AUFGABENLISTE:
1. Wann ist die Vorschrift laut dem Text zum Geltungsbereich des Sozialgesetzbuchs in Kraft getreten?
2. Geben Sie den Absatz aus dem Text zum Geltungsbereich des Sozialgesetzbuchs, der mit „Die Vorschrift bestimmt den personellen“ beginnt, als knappe Stichpunktliste wieder.

0 Rechtsentwicklung
Rz. 1
Die Vorschrift ist mit dem SGB I durch das Gesetz v. 11.12.1975 (BGBl. I S. 3015) zum 1.1.1976 in Kraft getreten.
Mit Art. II § 15 Nr. 1 Buchst. o des Sozialgesetzbuchs (SGB) – Zusammenarbeit der Leistungsträger und ihre Beziehungen zu Dritten v. 4.11.1982 (BGBl. I S. 1450) wurde der Abs. 2 mit Wirkung zum 1.7.1983 dahingehend geändert, dass der bisherige Vorbehalt zugunsten abweichenden Rechts der besonderen Teile des SGB gestrichen und in § 37 geregelt wurde.
1 Allgemeines
Rz. 1a
Die Vorschrift bestimmt den personellen und räumlichen Geltungsbereich des Sozialgesetzbuchs nach dem Territorialitätsprinzip (Abs. 1). Sie ist auch mit der grundsätzlichen Geltung des Territorialitätsprinzips begründet worden (BT-Drs. 7/868 S. 27). Da die Vorschrift aber nicht alle sich auf dem Hoheitsgebiet befindlichen Personen erfasst, sondern nur solche mit Wohnsitz oder gewöhnlichem Aufenthalt im Inland (Definitionen in Abs. 3), kann statt vom Territorialprinzip auch vom Wohnort- oder Wohnlandprinzip gesprochen werden.

GEGEBENE DATEN:
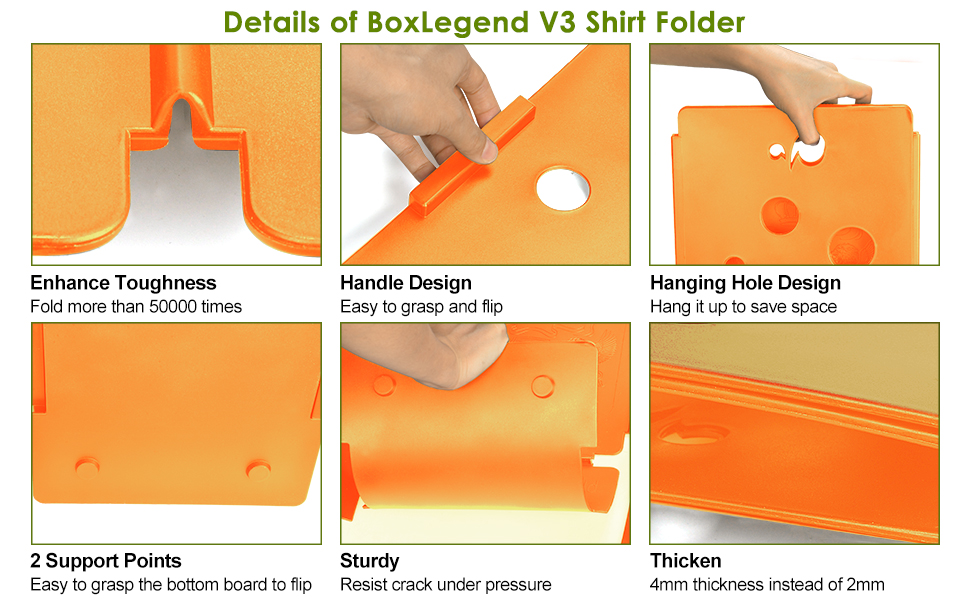 Details of BoxLegend V3 Shirt Folder

Enhance Toughness
Fold more than 50000 times

Handle Design
Easy to grasp and flip

Hanging Hole Design
Hang it up to save space

2 Support Points
Easy to grasp the bottom board to flip

Sturdy
Resist crack under pressure

Thicken
4mm thickness instead of 2mm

LÖSUNGEN JE AUFGABE:
1. Am 1.1.1976.

2.
- Die Vorschrift regelt den personellen und räumlichen Geltungsbereich des Sozialgesetzbuchs nach dem Territorialitätsprinzip (Abs. 1).
- Sie wurde auch mit der grundsätzlichen Geltung dieses Prinzips begründet (BT-Drs. 7/868 S. 27).
- Sie erfasst nicht alle Personen im Hoheitsgebiet, sondern nur solche mit Wohnsitz oder gewöhnlichem Aufenthalt im Inland (Definitionen in Abs. 3).
- Deshalb kann statt vom Territorialprinzip auch vom Wohnort- oder Wohnlandprinzip gesprochen werden.